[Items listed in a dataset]
+--
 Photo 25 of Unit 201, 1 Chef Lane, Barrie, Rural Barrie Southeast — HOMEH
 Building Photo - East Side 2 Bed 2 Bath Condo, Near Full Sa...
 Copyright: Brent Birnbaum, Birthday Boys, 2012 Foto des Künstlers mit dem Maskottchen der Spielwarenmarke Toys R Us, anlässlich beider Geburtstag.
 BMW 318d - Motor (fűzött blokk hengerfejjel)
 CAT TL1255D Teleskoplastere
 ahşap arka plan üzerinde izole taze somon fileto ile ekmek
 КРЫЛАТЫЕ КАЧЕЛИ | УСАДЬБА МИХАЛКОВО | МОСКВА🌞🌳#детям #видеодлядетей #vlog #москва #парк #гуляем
+--
● **TRY IT**:
Copy out the listing above, substituting "Image" for each occurrence of "Photo" and keeping everything else the same.

● **SOLUTION FOR THIS PROBLEM**:
 Image 25 of Unit 201, 1 Chef Lane, Barrie, Rural Barrie Southeast — HOMEH
 Building Image - East Side 2 Bed 2 Bath Condo, Near Full Sa...
 Copyright: Brent Birnbaum, Birthday Boys, 2012 Foto des Künstlers mit dem Maskottchen der Spielwarenmarke Toys R Us, anlässlich beider Geburtstag.
 BMW 318d - Motor (fűzött blokk hengerfejjel)
 CAT TL1255D Teleskoplastere
 ahşap arka plan üzerinde izole taze somon fileto ile ekmek
 КРЫЛАТЫЕ КАЧЕЛИ | УСАДЬБА МИХАЛКОВО | МОСКВА🌞🌳#детям #видеодлядетей #vlog #москва #парк #гуляем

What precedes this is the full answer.